** Reading passage **
——————————

Million Trees plans pruned
Million Trees Miami, an initiative funded by Miami-Dade County, has set its sights on establishing a 30% tree canopy in the county through tree giveaways, plantings, grants and special programs directed at shading bus stops and playgrounds.
In 2016, the Miami-Dade County Urban Tree Canopy Assessment placed the county’s coverage at 19.9%. However, Gabriela Lopez, community image director for Neat Streets Miami, which oversees Million Trees, said up to 30% of this canopy may have been lost over the past four years due to storms such as Hurricane Irma and Hurricane Dorian.
The organization’s original goal, she said, was to plant one million trees in Miami Dade; roughly the number needed to reach the 30% canopy based on 2016 estimates. Now, the goal is to plant as many trees as possible while the county works to update the assessment via satellite imaging and reassess, a project that Ms. Lopez said should be completed by next spring.
This percentage, she continued, “is the national standard for a healthy urban environment.” In addition to providing aesthetic benefits, Ms. Lopez said studies have shown that trees provide economic perks.

——————————

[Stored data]
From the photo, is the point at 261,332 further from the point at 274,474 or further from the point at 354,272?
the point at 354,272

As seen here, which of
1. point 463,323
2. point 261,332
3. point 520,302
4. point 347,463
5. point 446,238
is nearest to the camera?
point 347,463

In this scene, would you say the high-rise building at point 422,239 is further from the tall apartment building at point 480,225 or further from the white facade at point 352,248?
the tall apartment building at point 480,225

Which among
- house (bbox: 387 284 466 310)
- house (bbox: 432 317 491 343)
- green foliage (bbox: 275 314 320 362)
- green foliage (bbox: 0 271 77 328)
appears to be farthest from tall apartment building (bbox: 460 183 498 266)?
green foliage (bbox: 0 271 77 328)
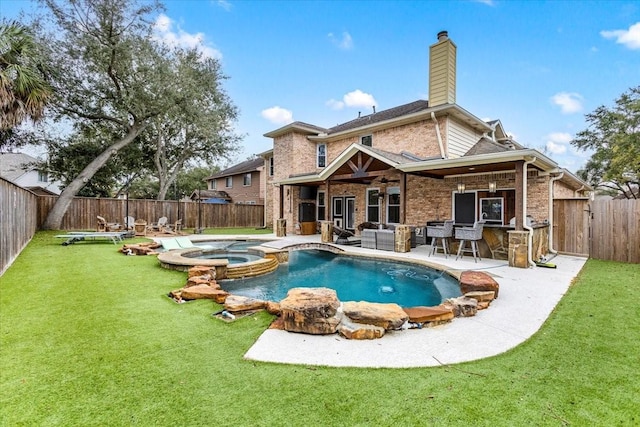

——————————

** Parts of the exercise **
1) Decide whether each statement agrees with the article on Million Trees Miami. Answer yes or no, and quote the deciding words of the article. (a) The 2016 assessment put the county's tree coverage at 19.9%. (b) Million Trees Miami is funded by the state of Florida. (c) The county plans to update its assessment using satellite imaging.
2) Using the article on Million Trees Miami, answer these questions.
(a) Which organization oversees Million Trees?
(b) Which two storms did Ms. Lopez name?
(c) By when should the updated assessment be completed, according to Ms. Lopez?
3) Summarize the article on Million Trees Miami in two sentences.
The records were taken from a separate source.

** Answers below **
1)
(a) Yes: "In 2016, the Miami-Dade County Urban Tree Canopy Assessment placed the county’s coverage at 19.9%."
(b) No: "an initiative funded by Miami-Dade County"
(c) Yes: "the county works to update the assessment via satellite imaging and reassess"

2)
(a) Neat Streets Miami
(b) Hurricane Irma and Hurricane Dorian
(c) By next spring

3) Million Trees Miami, funded by Miami-Dade County, aims for a 30% tree canopy, which Gabriela Lopez calls the national standard for a healthy urban environment. Storms may have reduced the 19.9% coverage measured in 2016, so the goal of planting one million trees has shifted to planting as many trees as possible while the county updates its assessment by satellite imaging.